* _Brief_
When the line containing "Koľko elektriny spotrebuje" appears in the data below, begin copying there and stop only after the line containing "Obrázok 1 Zdroj: unsplash.com".

--- Supplied data Enclosed Below ---

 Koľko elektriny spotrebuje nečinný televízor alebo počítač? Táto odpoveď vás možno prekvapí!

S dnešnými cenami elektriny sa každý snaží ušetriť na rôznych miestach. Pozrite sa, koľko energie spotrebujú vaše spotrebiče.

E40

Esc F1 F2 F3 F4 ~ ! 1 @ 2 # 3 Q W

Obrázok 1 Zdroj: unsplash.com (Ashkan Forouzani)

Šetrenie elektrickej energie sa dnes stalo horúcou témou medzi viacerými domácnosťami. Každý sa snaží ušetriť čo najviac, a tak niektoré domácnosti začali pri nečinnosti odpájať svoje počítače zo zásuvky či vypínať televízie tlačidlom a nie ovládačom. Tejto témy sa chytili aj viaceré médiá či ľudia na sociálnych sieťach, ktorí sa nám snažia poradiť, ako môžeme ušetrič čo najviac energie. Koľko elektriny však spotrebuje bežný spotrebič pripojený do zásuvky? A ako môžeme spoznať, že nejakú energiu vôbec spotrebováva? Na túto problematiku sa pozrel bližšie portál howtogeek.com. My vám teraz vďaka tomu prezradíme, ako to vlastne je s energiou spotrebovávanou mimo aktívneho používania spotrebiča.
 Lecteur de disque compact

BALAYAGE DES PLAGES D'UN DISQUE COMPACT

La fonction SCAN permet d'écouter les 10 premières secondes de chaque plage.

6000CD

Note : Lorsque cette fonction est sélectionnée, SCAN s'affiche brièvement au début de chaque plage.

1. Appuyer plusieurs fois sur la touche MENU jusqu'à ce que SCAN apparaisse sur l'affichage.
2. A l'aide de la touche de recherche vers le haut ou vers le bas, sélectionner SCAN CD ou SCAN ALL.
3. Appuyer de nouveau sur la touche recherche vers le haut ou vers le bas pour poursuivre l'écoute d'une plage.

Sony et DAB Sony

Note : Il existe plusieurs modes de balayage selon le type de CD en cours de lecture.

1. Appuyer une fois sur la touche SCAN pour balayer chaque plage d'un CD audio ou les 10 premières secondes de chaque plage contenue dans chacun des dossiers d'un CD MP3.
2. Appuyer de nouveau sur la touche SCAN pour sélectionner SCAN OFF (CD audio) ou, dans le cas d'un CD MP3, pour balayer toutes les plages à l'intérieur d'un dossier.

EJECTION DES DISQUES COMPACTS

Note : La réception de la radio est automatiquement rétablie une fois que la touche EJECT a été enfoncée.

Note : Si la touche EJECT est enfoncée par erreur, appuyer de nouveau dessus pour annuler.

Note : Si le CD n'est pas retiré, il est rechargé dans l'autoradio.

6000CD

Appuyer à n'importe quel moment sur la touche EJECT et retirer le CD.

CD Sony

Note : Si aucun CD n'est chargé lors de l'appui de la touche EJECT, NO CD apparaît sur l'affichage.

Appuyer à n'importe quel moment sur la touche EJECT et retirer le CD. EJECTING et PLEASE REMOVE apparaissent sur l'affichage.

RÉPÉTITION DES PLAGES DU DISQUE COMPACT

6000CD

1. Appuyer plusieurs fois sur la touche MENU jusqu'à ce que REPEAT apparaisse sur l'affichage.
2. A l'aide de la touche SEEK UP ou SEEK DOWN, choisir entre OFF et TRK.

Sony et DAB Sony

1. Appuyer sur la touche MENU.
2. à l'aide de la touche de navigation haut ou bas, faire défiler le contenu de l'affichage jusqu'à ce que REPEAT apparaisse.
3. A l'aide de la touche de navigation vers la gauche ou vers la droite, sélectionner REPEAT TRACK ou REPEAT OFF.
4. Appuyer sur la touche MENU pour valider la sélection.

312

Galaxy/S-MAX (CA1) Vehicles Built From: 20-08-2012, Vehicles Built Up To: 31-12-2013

--- End of Enclosed Supplied data ---
--- Supplied data Enclosed Below ---

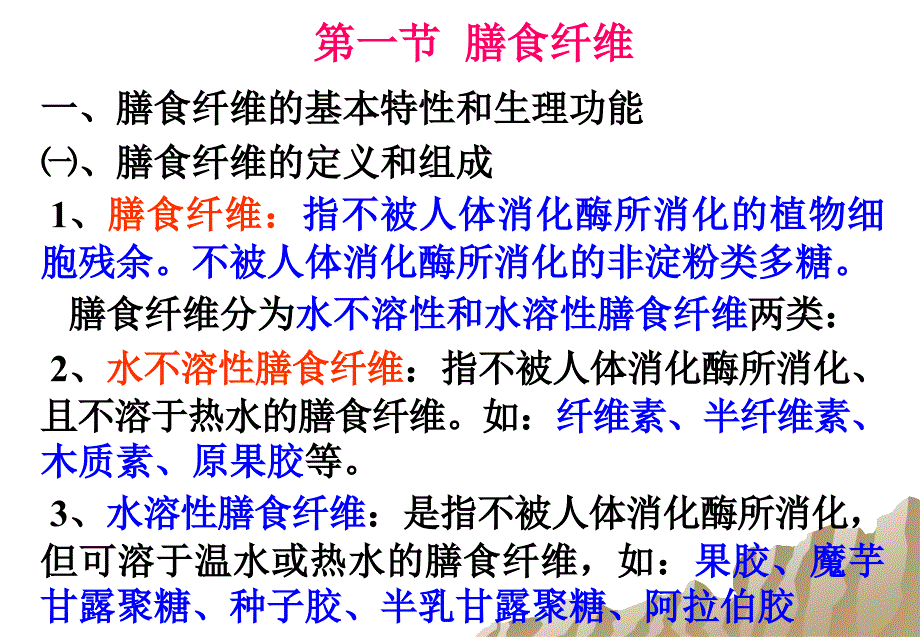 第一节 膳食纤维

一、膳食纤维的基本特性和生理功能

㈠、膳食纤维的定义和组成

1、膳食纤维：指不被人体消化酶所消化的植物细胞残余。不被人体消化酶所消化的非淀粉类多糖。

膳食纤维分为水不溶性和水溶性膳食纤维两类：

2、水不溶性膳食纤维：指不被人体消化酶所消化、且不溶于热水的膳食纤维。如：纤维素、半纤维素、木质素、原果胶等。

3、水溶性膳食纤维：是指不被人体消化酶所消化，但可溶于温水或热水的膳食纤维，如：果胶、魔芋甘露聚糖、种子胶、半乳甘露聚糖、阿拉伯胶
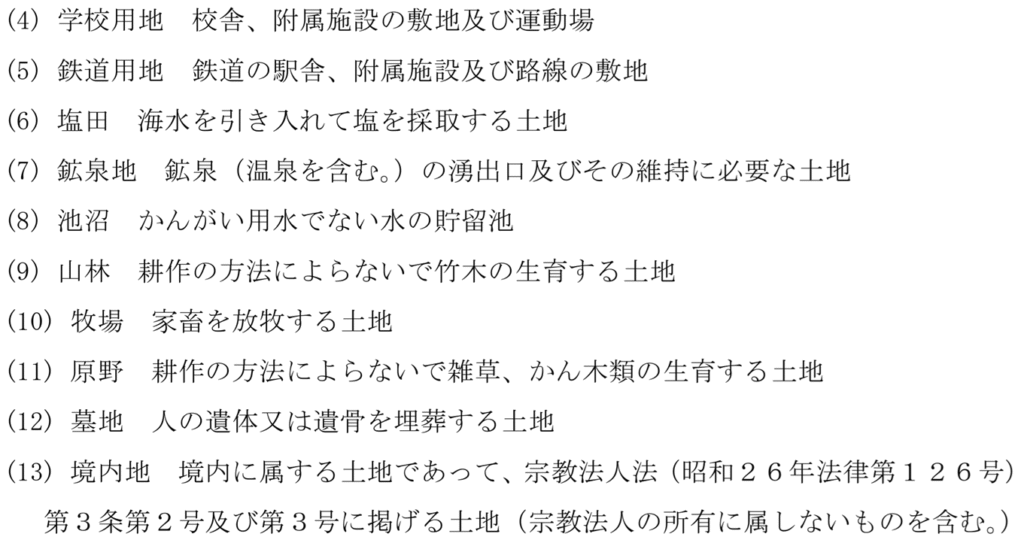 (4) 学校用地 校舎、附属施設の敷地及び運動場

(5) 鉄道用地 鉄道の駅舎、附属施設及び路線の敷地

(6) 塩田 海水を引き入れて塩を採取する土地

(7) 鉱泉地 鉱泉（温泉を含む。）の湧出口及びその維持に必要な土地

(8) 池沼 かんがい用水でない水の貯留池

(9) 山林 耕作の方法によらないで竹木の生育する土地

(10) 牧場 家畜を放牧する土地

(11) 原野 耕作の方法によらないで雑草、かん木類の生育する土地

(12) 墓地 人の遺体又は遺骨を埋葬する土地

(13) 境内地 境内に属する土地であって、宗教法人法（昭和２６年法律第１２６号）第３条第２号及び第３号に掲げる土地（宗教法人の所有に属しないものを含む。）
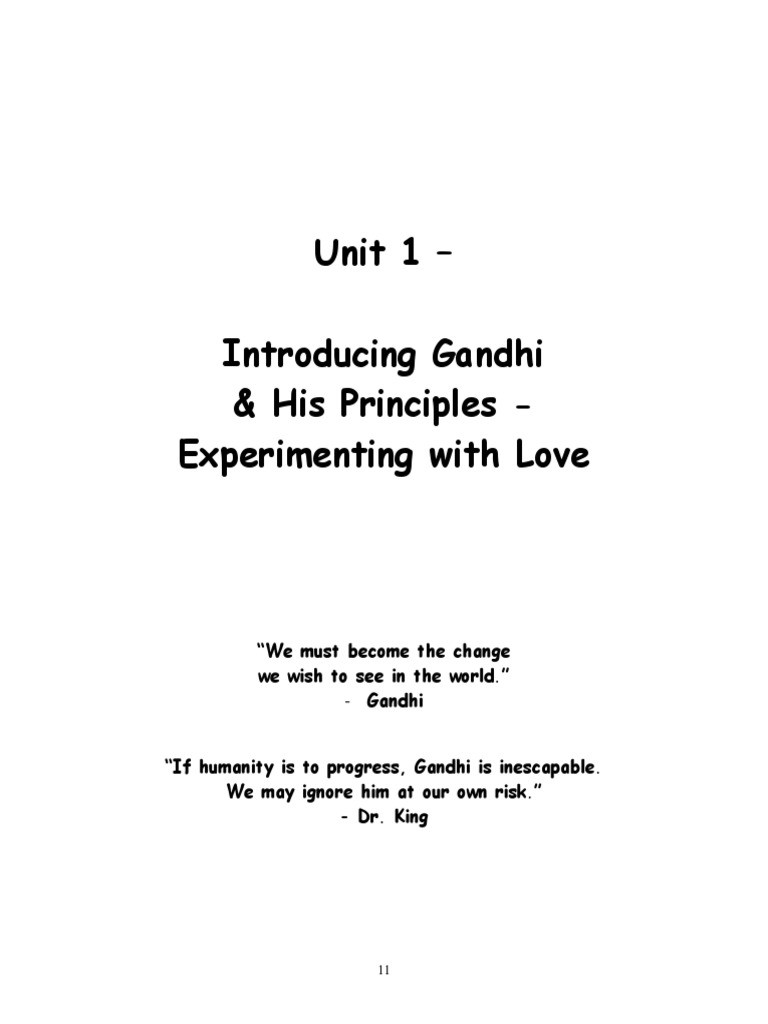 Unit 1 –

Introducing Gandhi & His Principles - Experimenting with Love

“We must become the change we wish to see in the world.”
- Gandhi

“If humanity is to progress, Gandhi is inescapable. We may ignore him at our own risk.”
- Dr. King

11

--- End of Enclosed Supplied data ---
--- Supplied data Enclosed Below ---

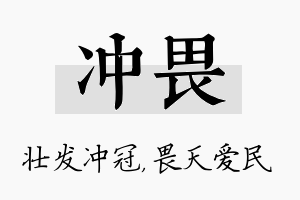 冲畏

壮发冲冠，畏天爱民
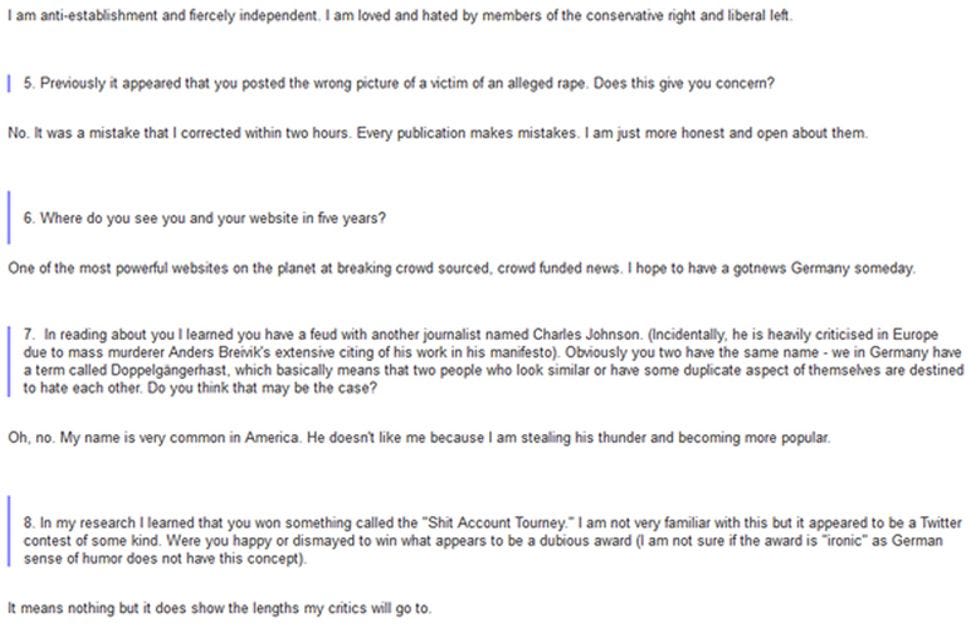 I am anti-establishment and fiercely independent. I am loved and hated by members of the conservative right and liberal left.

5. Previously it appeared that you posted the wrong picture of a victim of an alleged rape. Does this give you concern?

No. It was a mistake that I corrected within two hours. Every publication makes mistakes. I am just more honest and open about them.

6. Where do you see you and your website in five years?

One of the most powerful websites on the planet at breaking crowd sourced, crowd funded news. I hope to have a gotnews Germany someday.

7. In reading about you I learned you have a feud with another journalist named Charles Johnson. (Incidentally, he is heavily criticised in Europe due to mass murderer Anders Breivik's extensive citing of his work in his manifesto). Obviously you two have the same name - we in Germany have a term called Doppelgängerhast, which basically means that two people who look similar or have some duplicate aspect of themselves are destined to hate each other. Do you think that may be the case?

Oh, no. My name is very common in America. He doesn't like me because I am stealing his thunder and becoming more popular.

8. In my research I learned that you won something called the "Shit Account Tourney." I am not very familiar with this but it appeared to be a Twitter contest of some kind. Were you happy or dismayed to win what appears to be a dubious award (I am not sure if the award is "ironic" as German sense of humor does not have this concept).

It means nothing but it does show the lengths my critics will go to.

--- End of Enclosed Supplied data ---

* _Answer to the exercise_
 Koľko elektriny spotrebuje nečinný televízor alebo počítač? Táto odpoveď vás možno prekvapí!

S dnešnými cenami elektriny sa každý snaží ušetriť na rôznych miestach. Pozrite sa, koľko energie spotrebujú vaše spotrebiče.

E40

Esc F1 F2 F3 F4 ~ ! 1 @ 2 # 3 Q W

Obrázok 1 Zdroj: unsplash.com (Ashkan Forouzani)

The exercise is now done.